CUDA's APIs for mapped pinned memory have special meaning on integrated GPUs. These APIs, which map host memory allocations into the address space of CUDA kernels so they can be accessed directly, also are known as "zero-copy," because the memory is shared and need not be copied over the bus. In fact, for transfer-bound workloads, an integrated GPU can outperform a much larger discrete GPU.

"Write-combined" memory allocations also have significance on integrated GPUs; cache snoops to the CPU are inhibited on this memory, which increases GPU performance when accessing the memory. Of course, if the CPU reads from the memory, the usual performance penalties for WC memory apply.

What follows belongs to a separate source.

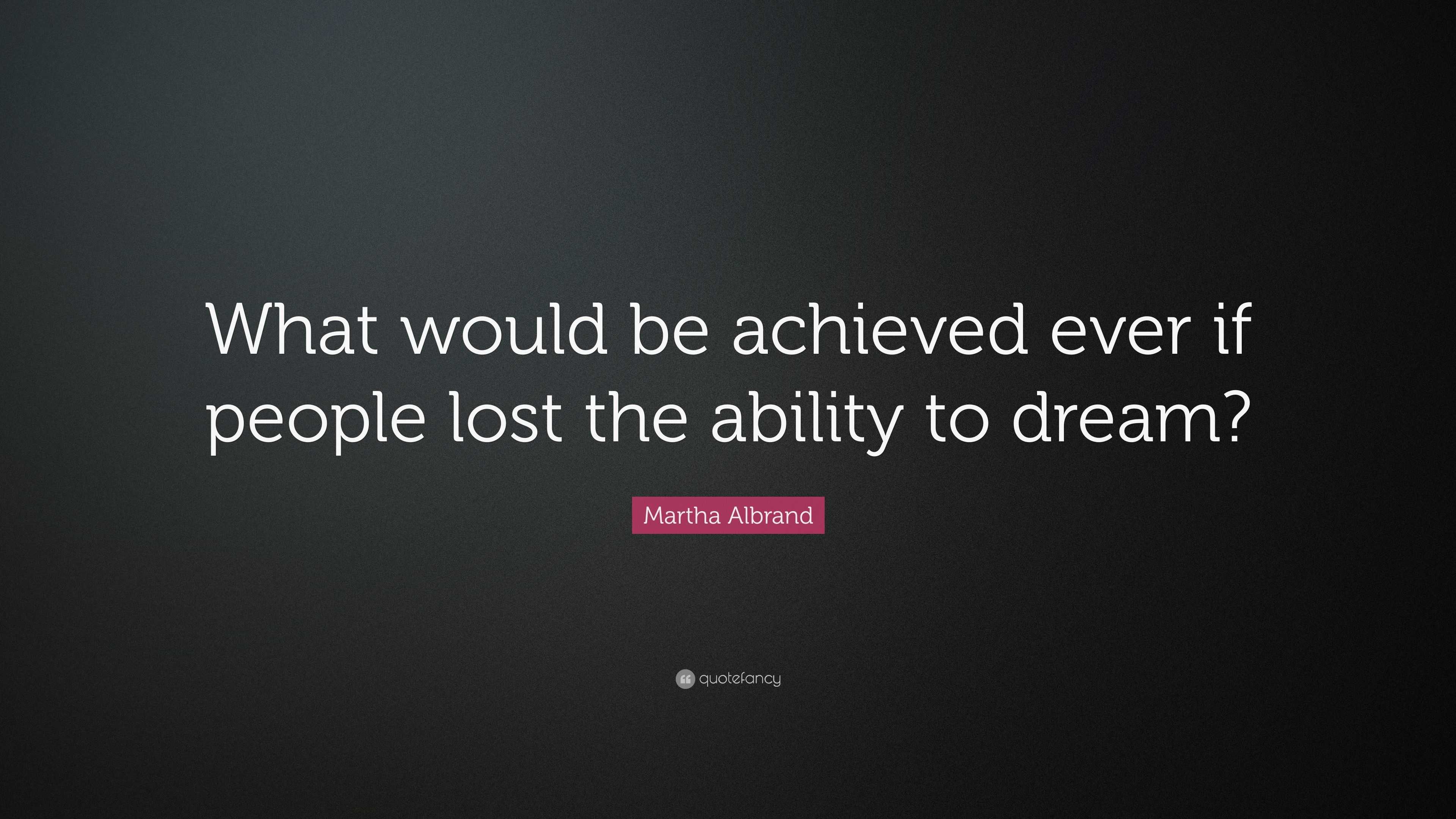 Martha Albrand Quote: “What would be achieved ever if people lost the ...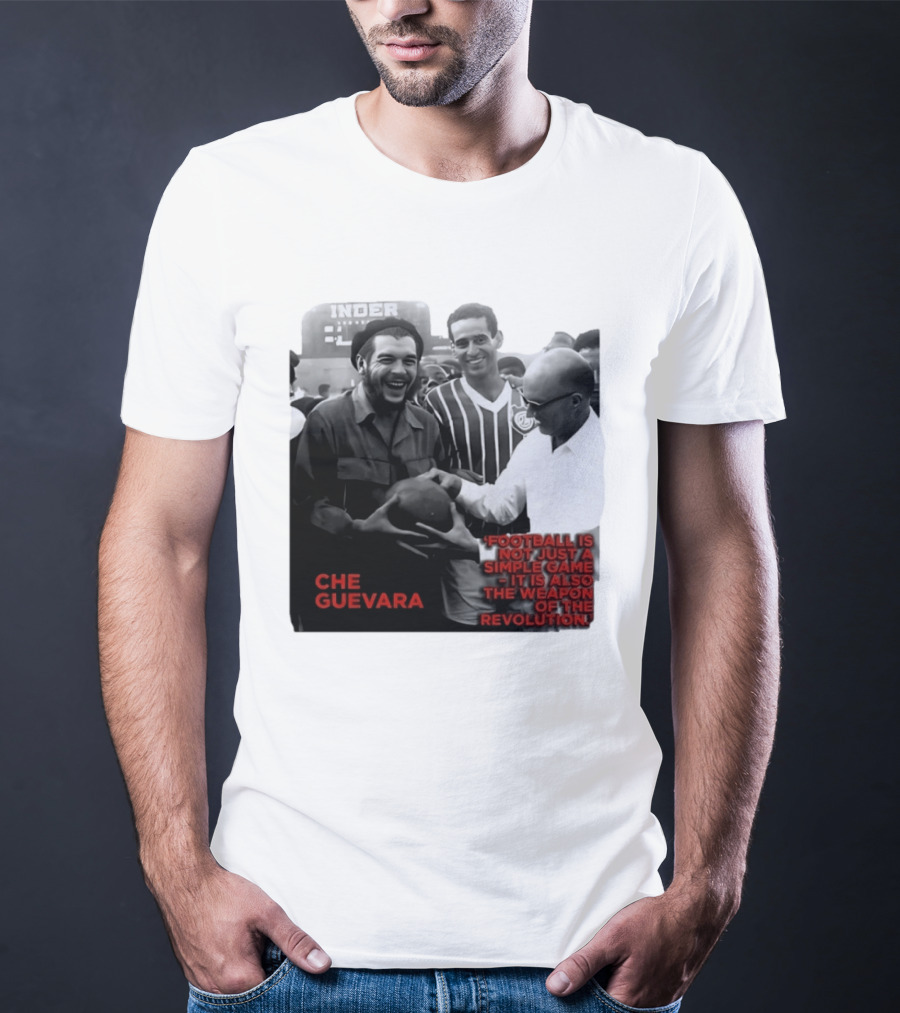 Che Guevara Football Is Not Just A Simple Game It Is Also The Weapon Of The Revolution T-Shirt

Integrated GPUs are not mutually exclusive with discrete ones; the MCP7x and MCP89 chipsets provide for PCI Express connections (Figure 2.9). On such systems, CUDA prefers to run on the discrete GPU(s) because most CUDA applications are authored with them in mind. For example, a CUDA application designed to run on a single GPU will automatically select the discrete one.

CUDA applications can query whether a GPU is integrated by examining CUDADeviceProp.integrated or by passing CU_DEVICE_ATTRIBUTE_INTEGRATED to cuDeviceGetAttribute().

For CUDA, integrated GPUs are not exactly a rarity; millions of computers have integrated, CUDA-capable GPUs on board, but they are something of a curiosity, and in a few years, they will be an anachronism because NVIDIA has exited the


Figure 2.9 Integrated GPU with discrete GPU(s).

x86 chipset business. That said, NVIDIA has announced its intention to ship systems on a chip (SOCs) that integrate CUDA-capable GPUs with ARM CPUs, and it is a safe bet that zero-copy optimizations will work well on those systems.